The case also revisits the chaotic PPE market of 2020, when states were racing to secure masks, and fraud concerns were widespread. At the time, according to People, John publicly denied allegations that he was involved in price gouging in Florida, saying his role was to help vet suppliers and protect taxpayer money through escrow arrangements.
Contextually, the lawsuit claims that Kornman and Budhram stopped returning calls the same month as John’s statement, and later reorganized their business under new company names to shield assets and avoid paying him. John is seeking damages, punitive damages, attorneys’ fees, and a jury trial.

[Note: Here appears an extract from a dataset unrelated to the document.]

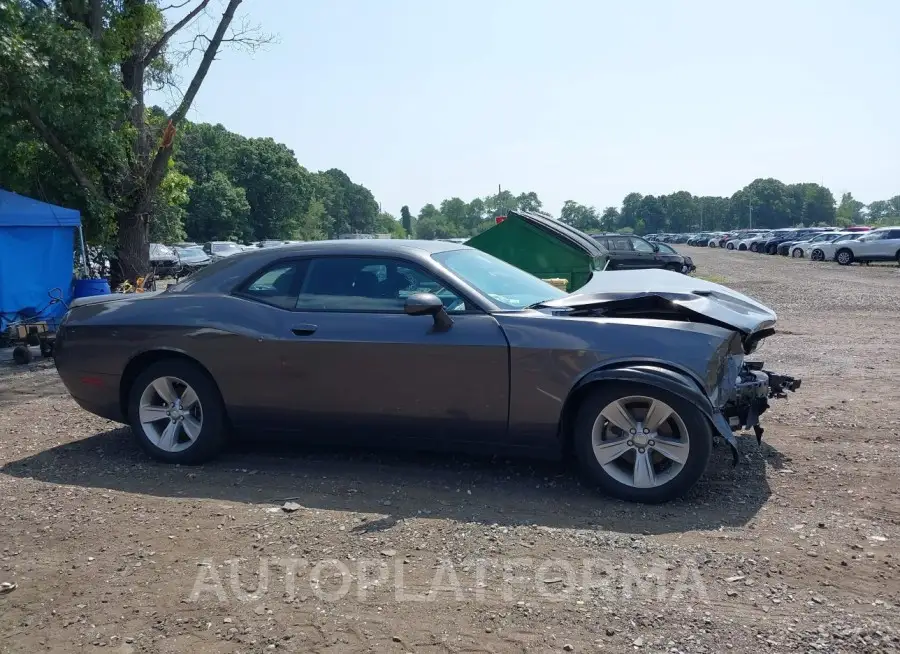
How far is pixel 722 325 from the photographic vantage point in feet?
15.4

Kornman and Budhram’s attorney Christopher Frost issued a statement in response to the lawsuit:
“Lisa Kornman Avila and Rashmi Budhram are disappointed to face a lawsuit laden with false and inflammatory allegations. As they will show in their legal response, both women are entrepreneurs with decades of experience sourcing and manufacturing a variety of products including PPE, built on relationships that predate both the COVID-19 pandemic and their association with Daymond John.
“Regarding their California state contract, Mr. John removed himself from the project, requesting no involvement through name, financing, or manufacturing, after his own group faced public allegations of price gouging. Ms. Avila and Ms. Budhram honored that request and passed his commission savings directly to the State of California.
“Now that the media coverage has died down, Mr. John seeks to profiteer by blaming Ms. Avila and Ms. Budhram for following the very request that shielded him from scrutiny. He threatened them for more than five years through two different lawyers before finding one willing to file this weak lawsuit. Ms. Avila and Ms. Budhram have always acted honorably and within their legal obligations, and they look forward to the truth coming out.”